# Help with LED's



## AshNeon93 (Jan 11, 2014)

So I bought a tank from pets at home, and it didn't say in the booklet or anywhere what intensity the lights were. They are LED strip lights, one white one blue on a 64 litre tank, how can I tell whether its low med or high? Thanks, I doubt pictures would help but if so I could upload.


----------



## Greystoke (Jul 24, 2010)

Hi Ashley,
Can you identify the LEDs? (total nr per strip, type number, manufacturer)
The sizes of your tank will also be of help.


----------



## AshNeon93 (Jan 11, 2014)

The LEDs say on them Bg15-12Led-vo3-hs, the tank is 38cm/15inch deep, 60cm/24inch long and 31cm/12inch wide, I can't see a manufacturing brand or logo on them, they are imbedded in the hood, it was bought from Pets At Home and its called the Love Fish Panorama Tank 64 Litre, I know almost nothing about lighting, so if this makes sense to you thanks, there is nothing online.


----------



## Hoppy (Dec 24, 2005)

::::::

• _What to work on_:
[a] In the forum thread about LED lights, how deep does AshNeon93 say the tank is?
[b] Copy the forum thread about LED lights word for word, from "So I bought" up to and including "I could upload.".

Dataset items
::::::

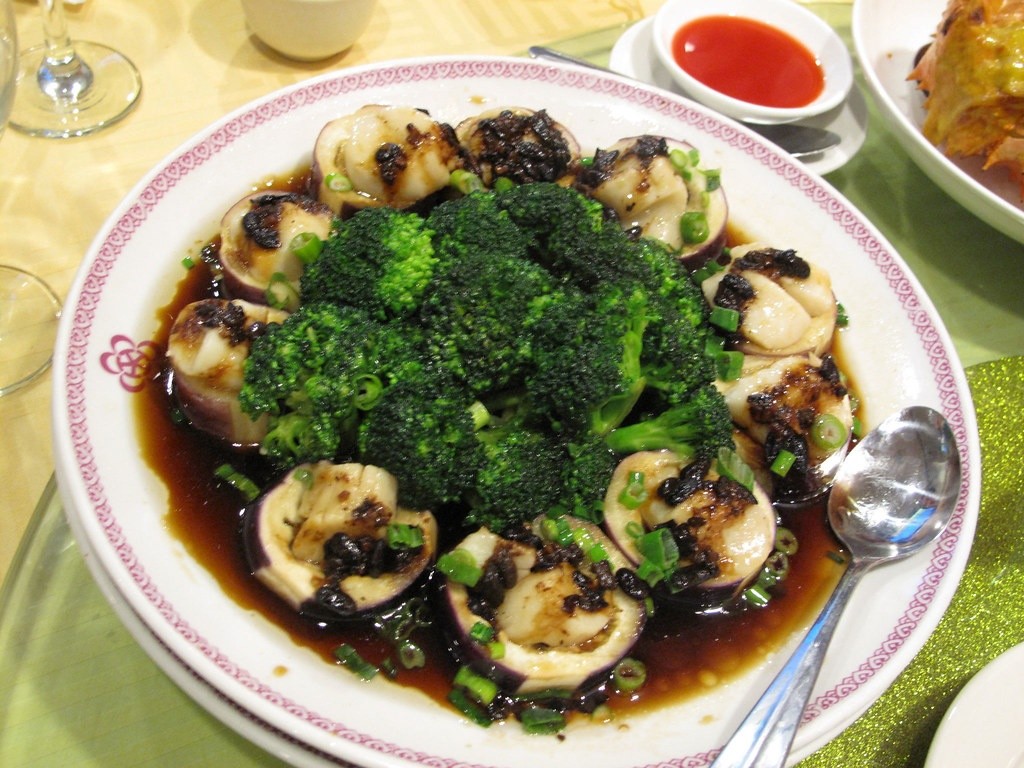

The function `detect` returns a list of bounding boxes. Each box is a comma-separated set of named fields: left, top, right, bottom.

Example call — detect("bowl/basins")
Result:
left=241, top=0, right=378, bottom=62
left=654, top=0, right=853, bottom=124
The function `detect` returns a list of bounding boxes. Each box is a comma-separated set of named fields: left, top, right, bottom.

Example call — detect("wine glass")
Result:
left=0, top=0, right=62, bottom=397
left=7, top=0, right=143, bottom=139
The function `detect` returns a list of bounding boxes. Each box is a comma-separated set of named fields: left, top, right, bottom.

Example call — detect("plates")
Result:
left=849, top=0, right=1024, bottom=244
left=49, top=58, right=980, bottom=768
left=922, top=641, right=1024, bottom=768
left=609, top=13, right=868, bottom=175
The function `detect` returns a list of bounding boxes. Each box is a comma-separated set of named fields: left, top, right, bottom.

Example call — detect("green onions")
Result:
left=165, top=142, right=865, bottom=732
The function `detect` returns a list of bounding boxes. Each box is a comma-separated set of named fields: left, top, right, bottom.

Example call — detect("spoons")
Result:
left=528, top=46, right=841, bottom=157
left=710, top=406, right=961, bottom=768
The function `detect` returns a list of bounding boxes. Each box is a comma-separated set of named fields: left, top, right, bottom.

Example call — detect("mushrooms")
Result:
left=164, top=98, right=848, bottom=696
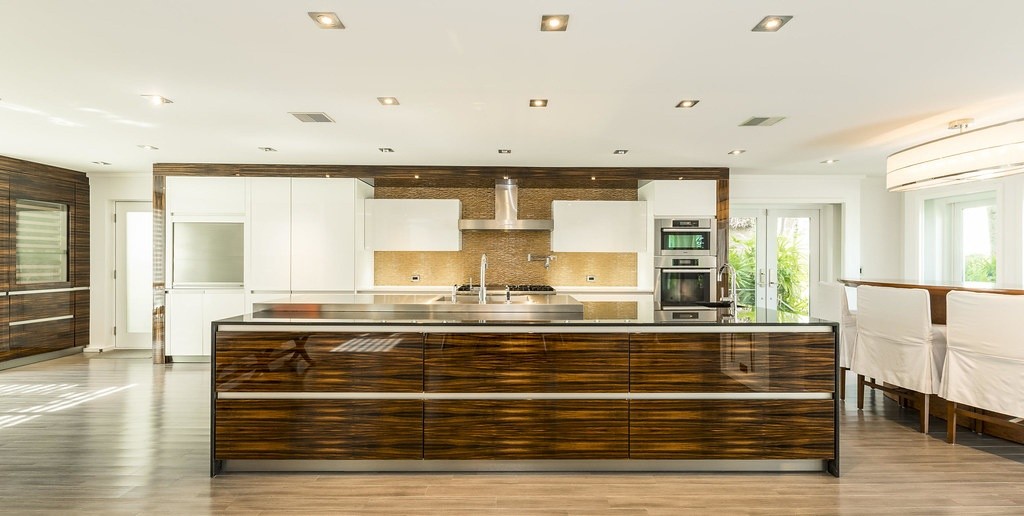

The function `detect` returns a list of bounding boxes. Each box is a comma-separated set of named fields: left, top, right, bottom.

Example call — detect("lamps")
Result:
left=886, top=117, right=1024, bottom=192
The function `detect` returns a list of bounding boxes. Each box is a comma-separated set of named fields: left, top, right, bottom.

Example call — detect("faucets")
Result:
left=478, top=253, right=489, bottom=304
left=717, top=263, right=736, bottom=318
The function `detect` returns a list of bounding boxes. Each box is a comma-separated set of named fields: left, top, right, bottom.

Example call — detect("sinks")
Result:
left=437, top=295, right=529, bottom=301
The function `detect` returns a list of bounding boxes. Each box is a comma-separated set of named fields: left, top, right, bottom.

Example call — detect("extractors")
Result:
left=458, top=178, right=553, bottom=231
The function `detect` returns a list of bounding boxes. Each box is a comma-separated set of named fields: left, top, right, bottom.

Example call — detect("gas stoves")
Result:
left=455, top=284, right=556, bottom=295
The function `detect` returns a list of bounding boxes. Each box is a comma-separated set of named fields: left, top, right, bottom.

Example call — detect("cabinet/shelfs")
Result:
left=422, top=334, right=630, bottom=462
left=629, top=333, right=835, bottom=461
left=550, top=199, right=647, bottom=254
left=164, top=289, right=246, bottom=357
left=363, top=197, right=463, bottom=252
left=213, top=330, right=422, bottom=461
left=249, top=175, right=373, bottom=295
left=166, top=176, right=248, bottom=217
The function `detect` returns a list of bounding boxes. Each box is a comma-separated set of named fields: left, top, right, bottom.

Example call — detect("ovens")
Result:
left=654, top=269, right=717, bottom=321
left=654, top=216, right=717, bottom=268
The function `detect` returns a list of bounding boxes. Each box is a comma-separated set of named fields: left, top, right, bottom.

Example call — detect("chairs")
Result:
left=850, top=285, right=977, bottom=436
left=937, top=291, right=1024, bottom=446
left=809, top=280, right=875, bottom=402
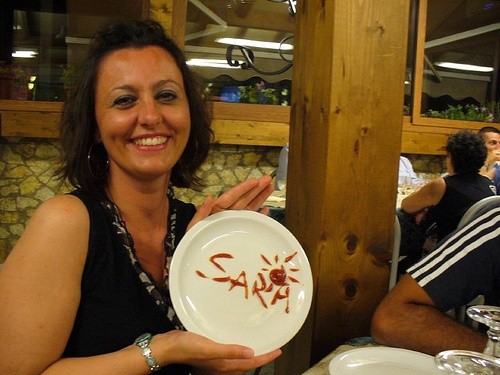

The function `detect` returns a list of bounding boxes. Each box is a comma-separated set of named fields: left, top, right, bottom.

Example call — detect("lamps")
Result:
left=187, top=58, right=245, bottom=69
left=431, top=60, right=493, bottom=73
left=215, top=36, right=294, bottom=51
left=12, top=49, right=39, bottom=59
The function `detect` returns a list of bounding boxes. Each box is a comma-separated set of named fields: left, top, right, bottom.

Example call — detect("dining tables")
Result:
left=260, top=186, right=410, bottom=211
left=300, top=336, right=395, bottom=375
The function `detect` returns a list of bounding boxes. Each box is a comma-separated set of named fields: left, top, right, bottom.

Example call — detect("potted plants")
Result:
left=0, top=66, right=40, bottom=101
left=58, top=58, right=88, bottom=99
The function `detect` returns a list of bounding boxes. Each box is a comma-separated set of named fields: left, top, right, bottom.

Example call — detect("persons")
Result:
left=477, top=126, right=500, bottom=195
left=371, top=198, right=500, bottom=357
left=396, top=156, right=433, bottom=280
left=401, top=126, right=500, bottom=306
left=0, top=17, right=282, bottom=375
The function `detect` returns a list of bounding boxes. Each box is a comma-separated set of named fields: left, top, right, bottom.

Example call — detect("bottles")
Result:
left=434, top=349, right=500, bottom=375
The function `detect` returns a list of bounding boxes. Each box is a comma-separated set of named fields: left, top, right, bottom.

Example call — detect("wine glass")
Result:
left=467, top=305, right=500, bottom=356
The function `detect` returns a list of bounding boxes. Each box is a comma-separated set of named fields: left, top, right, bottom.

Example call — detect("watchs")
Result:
left=135, top=333, right=160, bottom=372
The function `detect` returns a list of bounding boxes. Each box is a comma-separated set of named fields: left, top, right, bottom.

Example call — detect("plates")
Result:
left=329, top=347, right=442, bottom=375
left=169, top=210, right=314, bottom=361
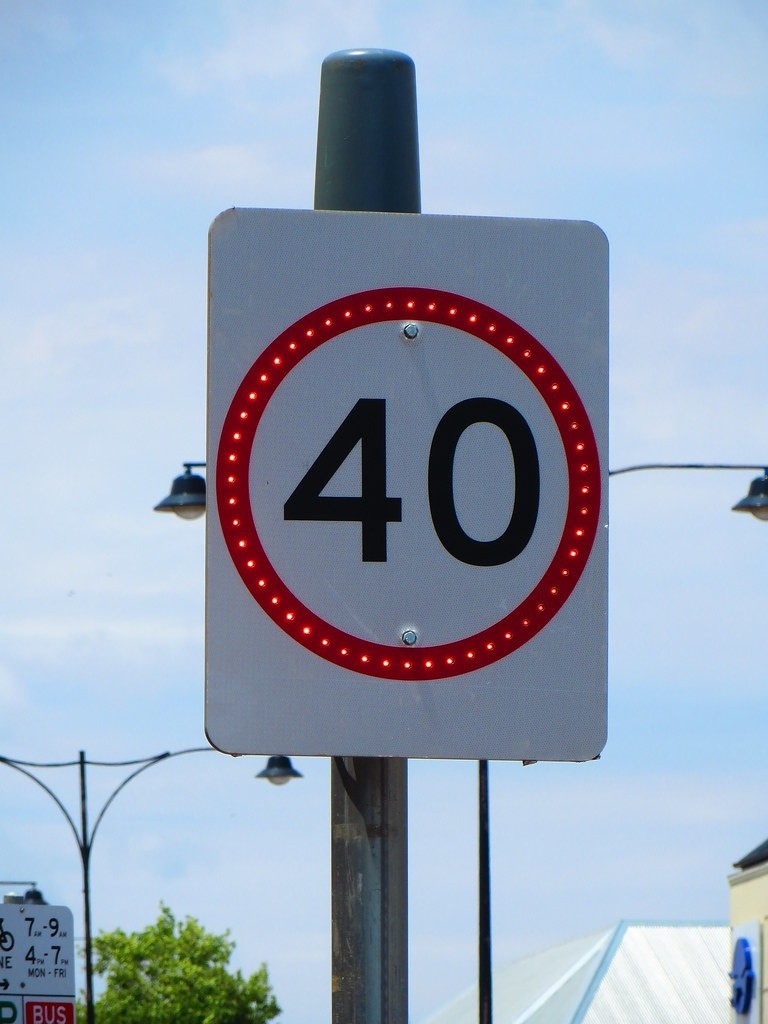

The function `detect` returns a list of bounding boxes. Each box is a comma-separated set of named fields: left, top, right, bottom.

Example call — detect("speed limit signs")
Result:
left=197, top=199, right=611, bottom=763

::::::

• _In response_:
[a] 38cm (15 inches)

[b]
So I bought a tank from pets at home, and it didn't say in the booklet or anywhere what intensity the lights were. They are LED strip lights, one white one blue on a 64 litre tank, how can I tell whether its low med or high? Thanks, I doubt pictures would help but if so I could upload.